Passage for review
*-*-*

Amritha S – Agency, Narrativity and Gender in Chitra Banerjee Divakaruni’s “The Palace of Illusions”

     Agency, Narrativity, Gender in Chitra Banerjee Divakaruni’s The Palace Of Illusions.

The researcher, Kavita Nair in her article, “Agency, Narrativity and Gender in Chitra Banerjee Divakaruni’s The Palace Of Illusions” observes how Divakaruni’s Draupadi has more agency than the other interpretations.  Draupadi has a critical insight into her own story in this version.  Draupadi not only responds to her life s events critically, she also analyses the responses of others, trying to deconstruct their words and intentions.  The researcher is dissatisfied with the way the female characters are portrayed in the original Mahabharata. Though there were powerful characters such as Kunti, Gandhari, and Draupadi in the epic, they did not have the space to express their thoughts and opinions as openly as the contemporary versions.

Draupadi in Divakaruni’s version is assertive. She wants to break free from the belittling interpretations of herself. She wants to voice her own story and script her own destiny. The researcher then focuses on the prophecies of Draupadi’s life. Draupadi, according to the researcher is a modern feminist. She wants to position herself as a subject in the play of events, rather than an object of desire, who gets caught up in the web of men’s desires. Though, she is skeptical about the prophecy coming true, as she feels her own self-stifled in the palace of her father’s. Draupadi s desire for an individual palace is her quest for an identity, to have a story of her own, away from the pandemonium of her patriarchal father’s house. The researcher further analyses the book, in terms of Draupadi’s words, where she says her life should be a riot of colour and sound. She then brings in an analogy between her life and the Indian performative art, Nataka.

*-*-*

(Stored data entries)

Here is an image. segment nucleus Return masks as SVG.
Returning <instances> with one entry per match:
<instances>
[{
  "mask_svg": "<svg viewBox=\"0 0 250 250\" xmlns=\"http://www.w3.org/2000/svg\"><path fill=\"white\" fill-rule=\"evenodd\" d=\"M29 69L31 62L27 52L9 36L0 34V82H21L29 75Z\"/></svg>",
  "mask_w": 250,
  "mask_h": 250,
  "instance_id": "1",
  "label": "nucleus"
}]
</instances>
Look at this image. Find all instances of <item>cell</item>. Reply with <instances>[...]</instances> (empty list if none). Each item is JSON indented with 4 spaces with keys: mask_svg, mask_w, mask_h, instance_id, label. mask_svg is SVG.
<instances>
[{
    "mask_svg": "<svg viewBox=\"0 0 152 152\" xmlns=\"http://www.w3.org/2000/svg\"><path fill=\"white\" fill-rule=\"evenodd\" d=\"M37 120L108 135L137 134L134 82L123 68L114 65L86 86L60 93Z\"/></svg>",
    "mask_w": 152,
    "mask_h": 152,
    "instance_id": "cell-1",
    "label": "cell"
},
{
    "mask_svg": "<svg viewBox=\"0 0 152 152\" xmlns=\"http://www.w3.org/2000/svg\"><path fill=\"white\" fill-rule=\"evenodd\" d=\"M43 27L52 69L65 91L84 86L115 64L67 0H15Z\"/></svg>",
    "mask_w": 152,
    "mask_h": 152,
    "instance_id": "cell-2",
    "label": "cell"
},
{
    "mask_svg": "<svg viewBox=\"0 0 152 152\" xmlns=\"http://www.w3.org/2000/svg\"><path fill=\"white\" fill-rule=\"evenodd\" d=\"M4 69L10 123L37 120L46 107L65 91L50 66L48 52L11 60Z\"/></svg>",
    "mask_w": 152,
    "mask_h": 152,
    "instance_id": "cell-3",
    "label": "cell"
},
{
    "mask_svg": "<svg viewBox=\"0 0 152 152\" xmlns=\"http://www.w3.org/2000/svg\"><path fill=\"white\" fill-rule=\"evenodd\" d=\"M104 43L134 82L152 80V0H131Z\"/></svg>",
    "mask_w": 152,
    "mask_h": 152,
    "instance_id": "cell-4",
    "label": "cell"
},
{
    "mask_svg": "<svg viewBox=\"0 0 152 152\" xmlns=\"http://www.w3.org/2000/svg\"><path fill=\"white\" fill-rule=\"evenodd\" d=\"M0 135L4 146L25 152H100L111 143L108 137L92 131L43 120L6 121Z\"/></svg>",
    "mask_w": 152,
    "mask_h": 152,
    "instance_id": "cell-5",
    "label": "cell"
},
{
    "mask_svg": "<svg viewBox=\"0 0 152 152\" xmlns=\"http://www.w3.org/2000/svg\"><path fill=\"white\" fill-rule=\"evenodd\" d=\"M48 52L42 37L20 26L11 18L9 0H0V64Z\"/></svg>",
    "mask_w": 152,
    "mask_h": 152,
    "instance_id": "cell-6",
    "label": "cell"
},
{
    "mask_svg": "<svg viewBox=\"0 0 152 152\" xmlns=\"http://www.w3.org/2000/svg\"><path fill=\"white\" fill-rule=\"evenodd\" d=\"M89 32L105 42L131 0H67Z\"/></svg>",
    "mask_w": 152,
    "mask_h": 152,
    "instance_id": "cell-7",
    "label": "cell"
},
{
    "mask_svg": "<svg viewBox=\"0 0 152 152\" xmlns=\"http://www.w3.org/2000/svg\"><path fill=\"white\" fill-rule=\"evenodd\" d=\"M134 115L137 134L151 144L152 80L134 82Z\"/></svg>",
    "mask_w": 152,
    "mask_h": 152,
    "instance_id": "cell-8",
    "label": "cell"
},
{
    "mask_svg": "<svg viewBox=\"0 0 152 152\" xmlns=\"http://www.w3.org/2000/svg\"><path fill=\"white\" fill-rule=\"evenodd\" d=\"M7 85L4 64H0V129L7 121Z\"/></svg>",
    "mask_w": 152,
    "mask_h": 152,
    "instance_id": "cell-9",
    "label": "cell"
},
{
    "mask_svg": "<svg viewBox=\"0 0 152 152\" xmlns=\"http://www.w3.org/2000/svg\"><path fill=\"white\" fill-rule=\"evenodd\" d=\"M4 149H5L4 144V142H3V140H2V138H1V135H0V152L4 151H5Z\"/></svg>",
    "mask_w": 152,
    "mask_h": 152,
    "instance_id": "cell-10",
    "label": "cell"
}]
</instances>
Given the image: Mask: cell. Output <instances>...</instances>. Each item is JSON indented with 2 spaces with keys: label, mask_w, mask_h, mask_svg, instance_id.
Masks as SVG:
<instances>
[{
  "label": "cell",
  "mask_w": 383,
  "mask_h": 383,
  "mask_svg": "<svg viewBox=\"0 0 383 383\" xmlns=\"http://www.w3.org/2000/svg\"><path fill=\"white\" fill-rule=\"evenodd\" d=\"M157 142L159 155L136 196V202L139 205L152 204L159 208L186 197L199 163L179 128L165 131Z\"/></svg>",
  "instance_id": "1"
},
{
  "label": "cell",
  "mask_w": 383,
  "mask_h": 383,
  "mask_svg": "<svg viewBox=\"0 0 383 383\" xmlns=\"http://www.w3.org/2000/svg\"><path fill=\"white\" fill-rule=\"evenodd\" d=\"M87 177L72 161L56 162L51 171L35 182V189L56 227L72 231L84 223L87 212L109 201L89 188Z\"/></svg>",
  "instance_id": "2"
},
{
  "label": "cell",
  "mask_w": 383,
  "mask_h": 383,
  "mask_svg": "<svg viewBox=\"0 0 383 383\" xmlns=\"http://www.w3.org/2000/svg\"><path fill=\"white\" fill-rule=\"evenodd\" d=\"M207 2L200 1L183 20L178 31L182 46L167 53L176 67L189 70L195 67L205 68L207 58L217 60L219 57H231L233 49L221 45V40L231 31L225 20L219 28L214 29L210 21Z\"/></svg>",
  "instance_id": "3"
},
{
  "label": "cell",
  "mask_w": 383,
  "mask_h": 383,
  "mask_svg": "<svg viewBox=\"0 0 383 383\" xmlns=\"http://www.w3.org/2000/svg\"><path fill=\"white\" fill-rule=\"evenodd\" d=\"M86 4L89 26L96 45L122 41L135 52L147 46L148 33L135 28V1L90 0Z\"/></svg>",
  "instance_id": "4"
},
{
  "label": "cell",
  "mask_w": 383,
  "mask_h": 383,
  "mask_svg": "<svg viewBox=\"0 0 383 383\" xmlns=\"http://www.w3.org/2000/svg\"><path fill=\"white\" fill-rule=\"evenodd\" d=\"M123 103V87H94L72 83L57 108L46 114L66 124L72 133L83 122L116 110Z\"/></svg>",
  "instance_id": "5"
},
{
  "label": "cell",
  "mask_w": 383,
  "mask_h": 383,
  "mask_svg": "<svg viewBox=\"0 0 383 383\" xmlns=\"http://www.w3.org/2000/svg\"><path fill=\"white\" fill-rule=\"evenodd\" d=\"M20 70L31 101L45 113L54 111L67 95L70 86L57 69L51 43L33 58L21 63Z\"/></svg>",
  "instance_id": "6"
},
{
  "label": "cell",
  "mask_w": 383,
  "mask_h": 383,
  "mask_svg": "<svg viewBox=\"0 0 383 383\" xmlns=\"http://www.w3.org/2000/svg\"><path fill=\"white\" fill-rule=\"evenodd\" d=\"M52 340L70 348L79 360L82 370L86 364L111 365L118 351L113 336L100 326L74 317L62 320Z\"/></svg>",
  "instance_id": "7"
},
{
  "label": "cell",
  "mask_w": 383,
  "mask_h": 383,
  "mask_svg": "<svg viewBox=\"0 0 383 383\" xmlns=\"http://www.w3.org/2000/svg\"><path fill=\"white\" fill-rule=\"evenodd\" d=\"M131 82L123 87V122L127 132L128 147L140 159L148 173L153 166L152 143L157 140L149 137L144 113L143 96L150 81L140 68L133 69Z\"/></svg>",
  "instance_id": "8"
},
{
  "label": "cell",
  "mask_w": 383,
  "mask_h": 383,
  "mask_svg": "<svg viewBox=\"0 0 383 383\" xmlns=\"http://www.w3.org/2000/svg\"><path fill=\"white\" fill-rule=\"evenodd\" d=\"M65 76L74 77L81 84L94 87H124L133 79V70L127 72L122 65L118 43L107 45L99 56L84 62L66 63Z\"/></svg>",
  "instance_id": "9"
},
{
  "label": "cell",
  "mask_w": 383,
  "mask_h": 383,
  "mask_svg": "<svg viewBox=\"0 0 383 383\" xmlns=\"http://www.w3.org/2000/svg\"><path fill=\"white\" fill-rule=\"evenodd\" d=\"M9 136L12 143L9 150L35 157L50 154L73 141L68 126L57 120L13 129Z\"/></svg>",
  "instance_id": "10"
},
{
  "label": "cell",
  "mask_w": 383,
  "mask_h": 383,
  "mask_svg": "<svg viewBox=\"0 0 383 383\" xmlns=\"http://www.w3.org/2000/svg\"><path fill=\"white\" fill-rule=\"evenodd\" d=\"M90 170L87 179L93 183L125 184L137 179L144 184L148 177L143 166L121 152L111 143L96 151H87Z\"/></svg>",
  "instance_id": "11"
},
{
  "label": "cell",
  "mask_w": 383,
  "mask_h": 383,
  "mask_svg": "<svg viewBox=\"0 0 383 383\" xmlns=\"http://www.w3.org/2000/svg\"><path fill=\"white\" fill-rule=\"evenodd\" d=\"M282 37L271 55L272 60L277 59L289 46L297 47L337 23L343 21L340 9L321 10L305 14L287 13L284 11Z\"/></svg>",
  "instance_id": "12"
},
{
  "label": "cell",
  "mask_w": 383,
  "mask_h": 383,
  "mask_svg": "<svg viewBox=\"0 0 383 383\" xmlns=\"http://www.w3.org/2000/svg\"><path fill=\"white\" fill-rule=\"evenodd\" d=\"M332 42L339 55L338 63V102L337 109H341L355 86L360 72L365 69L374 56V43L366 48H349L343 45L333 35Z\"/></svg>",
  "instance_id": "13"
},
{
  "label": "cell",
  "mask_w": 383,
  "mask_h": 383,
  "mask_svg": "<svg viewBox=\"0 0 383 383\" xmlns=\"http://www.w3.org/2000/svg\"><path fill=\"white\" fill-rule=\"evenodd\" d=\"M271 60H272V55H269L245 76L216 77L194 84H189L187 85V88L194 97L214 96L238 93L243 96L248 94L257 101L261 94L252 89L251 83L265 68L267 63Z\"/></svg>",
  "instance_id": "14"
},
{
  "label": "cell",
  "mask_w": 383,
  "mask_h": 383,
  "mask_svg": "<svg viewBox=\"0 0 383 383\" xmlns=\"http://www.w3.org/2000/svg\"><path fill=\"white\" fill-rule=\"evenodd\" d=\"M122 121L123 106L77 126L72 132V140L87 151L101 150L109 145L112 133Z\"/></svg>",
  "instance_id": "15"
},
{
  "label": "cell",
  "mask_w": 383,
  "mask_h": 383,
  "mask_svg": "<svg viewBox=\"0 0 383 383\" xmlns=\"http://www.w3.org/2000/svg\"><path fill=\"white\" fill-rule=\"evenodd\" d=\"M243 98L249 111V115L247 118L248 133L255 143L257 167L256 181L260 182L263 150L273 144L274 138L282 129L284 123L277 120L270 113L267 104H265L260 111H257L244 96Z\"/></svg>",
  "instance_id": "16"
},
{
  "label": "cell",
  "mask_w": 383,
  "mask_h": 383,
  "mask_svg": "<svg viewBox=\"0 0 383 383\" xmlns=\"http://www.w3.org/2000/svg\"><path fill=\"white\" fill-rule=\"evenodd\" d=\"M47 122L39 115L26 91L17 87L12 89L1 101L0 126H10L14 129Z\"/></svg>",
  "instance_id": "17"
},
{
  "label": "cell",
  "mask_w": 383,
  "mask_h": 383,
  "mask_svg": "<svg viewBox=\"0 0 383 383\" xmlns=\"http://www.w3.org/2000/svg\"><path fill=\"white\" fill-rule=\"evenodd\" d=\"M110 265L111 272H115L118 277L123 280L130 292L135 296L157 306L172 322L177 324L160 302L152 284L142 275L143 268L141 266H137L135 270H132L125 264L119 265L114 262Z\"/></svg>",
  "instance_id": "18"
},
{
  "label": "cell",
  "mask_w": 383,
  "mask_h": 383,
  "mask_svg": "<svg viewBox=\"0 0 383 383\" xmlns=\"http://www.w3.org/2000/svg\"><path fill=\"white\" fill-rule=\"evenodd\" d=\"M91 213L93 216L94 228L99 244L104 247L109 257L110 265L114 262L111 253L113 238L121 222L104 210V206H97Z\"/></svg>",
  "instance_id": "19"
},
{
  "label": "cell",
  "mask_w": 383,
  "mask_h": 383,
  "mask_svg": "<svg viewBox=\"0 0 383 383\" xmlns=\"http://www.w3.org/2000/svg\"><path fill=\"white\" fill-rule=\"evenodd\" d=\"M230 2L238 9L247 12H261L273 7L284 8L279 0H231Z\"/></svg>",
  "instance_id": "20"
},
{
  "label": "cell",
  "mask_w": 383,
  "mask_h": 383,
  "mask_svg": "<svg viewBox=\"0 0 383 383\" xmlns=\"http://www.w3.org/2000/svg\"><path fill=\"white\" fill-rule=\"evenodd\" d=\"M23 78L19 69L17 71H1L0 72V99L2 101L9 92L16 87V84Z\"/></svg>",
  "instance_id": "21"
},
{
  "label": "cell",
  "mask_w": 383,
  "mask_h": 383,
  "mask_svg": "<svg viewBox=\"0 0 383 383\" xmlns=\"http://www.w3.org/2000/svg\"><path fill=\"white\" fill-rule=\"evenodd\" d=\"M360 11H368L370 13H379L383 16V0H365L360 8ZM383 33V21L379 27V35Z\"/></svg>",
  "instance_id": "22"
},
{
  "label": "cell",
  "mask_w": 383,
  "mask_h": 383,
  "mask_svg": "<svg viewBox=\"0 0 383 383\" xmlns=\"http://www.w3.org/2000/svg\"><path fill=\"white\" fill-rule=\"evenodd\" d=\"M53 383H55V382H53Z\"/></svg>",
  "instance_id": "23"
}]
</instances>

*-*-*

Check your understanding
[1] List the powerful female characters from the original Mahabharata that the passage on The Palace of Illusions names.
[2] According to the passage on The Palace of Illusions, who wrote the article it discusses?

Outputs in order
[1] Kunti, Gandhari, Draupadi

[2] Kavita Nair